Chicken Soup for the Soul; 130 total rejections.  Zen and the Art of Motorcycle Maintenance; 121 total rejections.  Gone With the Wind; 33 total rejections.  Dune, 23 total rejections.  And least you think I’m only talking about old stuff, how about some kid’s book about a wizard that was rejected by a dozen houses, and was about to get the kick from number thirteen when the guy who was about to do the kicking was told by his daughter, “I think you should print this.”  If I was J. K. Rowling, I’d put that girl through school.

And, of course, my two favorites:  ”I’m sorry Mr. Kipling, but you just don’t know how to use the English language.”  That from an editor who rejected one of Kipling’s short stories.  Yeah, he really showed Kipling, didn’t he?  Then there is this from a publisher:  ”The girl doesn’t, it seems to me, have a special perception or feeling which would lift that book above the ‘curiosity’ level.”  I wonder what Anne Frank thought of that rejection?  Oh, wait . . .

I am not saying my story will be among these stars.  But I am saying, the people in the publishing world don’t always know what they are talking about.  The best writers will always tell you about two things:  their best publishing experiences, and their worst.  Why does it seem the worst always outweigh the best?
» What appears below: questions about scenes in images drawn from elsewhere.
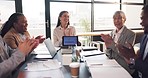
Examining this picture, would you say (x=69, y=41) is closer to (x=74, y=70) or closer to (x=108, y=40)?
(x=108, y=40)

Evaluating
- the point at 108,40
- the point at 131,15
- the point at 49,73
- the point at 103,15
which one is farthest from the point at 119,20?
the point at 131,15

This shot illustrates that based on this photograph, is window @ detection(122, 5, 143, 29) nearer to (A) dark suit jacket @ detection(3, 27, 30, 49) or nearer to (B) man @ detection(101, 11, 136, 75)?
(B) man @ detection(101, 11, 136, 75)

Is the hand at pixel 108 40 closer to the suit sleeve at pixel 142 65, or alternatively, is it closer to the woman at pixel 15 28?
the suit sleeve at pixel 142 65

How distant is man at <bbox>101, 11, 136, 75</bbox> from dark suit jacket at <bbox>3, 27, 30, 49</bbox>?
3.69ft

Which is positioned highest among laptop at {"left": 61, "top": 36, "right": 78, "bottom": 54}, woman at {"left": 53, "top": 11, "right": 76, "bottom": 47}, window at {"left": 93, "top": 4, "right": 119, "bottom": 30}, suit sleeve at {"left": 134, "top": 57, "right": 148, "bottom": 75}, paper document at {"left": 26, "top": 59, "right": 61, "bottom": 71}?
window at {"left": 93, "top": 4, "right": 119, "bottom": 30}

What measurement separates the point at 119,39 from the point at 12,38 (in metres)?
1.44

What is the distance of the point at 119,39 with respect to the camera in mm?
2418

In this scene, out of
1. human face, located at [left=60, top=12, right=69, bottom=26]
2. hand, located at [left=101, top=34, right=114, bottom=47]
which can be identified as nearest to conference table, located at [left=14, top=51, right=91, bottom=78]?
hand, located at [left=101, top=34, right=114, bottom=47]

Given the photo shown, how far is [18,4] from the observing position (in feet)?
14.5

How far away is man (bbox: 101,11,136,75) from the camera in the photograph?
2023 millimetres

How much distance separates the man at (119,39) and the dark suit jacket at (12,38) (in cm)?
112

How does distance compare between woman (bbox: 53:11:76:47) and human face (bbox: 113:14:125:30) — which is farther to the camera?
woman (bbox: 53:11:76:47)

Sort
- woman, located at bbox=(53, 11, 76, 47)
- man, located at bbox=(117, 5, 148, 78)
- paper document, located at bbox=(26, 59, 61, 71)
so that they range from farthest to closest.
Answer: woman, located at bbox=(53, 11, 76, 47) < paper document, located at bbox=(26, 59, 61, 71) < man, located at bbox=(117, 5, 148, 78)

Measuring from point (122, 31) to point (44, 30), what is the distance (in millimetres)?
2748
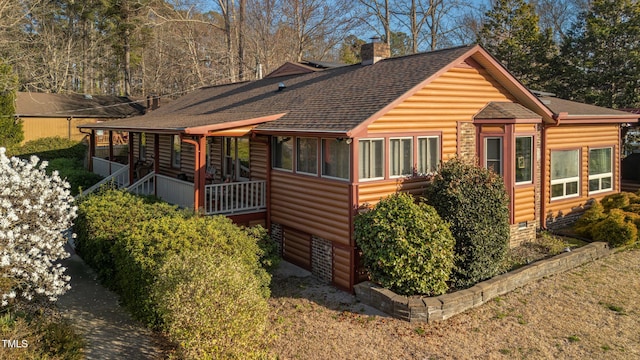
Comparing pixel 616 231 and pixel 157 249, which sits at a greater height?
pixel 157 249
One last thing:  when your advice to me is, “If you don’t do it like I’m saying, you won’t get published, LOL!”  I’m sorry:  ”LOL”?  Are you laughing at me?  Do you think I’m funny?  Funny like a clown?  Do you find it amusing to chortle at the person who, you believe, is doomed to die the death of a thousand delete keys?  Do that again, and you will feel my virtual hand give you a virtual pimp slap.  With that LOL, you got put on the Pay No Mind List, and your chances of ever getting off it are very small, indeed.

I’m going to make a rule here.  This is Ray’s First Law of Getting Published, and I’m going to rip it off, pretty much as if, from Clarke’s First Law, because why try to reinvent perfection?

The law states:  ”When someone in the publishing industry tells you something can be done, they are most likely right.  When they tell you what you are doing is, for the most part, impossible, they are most likely wrong.”

So what if I don’t publish my novel right away?  I can wait.  I’ve waited 25 years.  I can wait a little longer–

But I will get it published.  This much I know.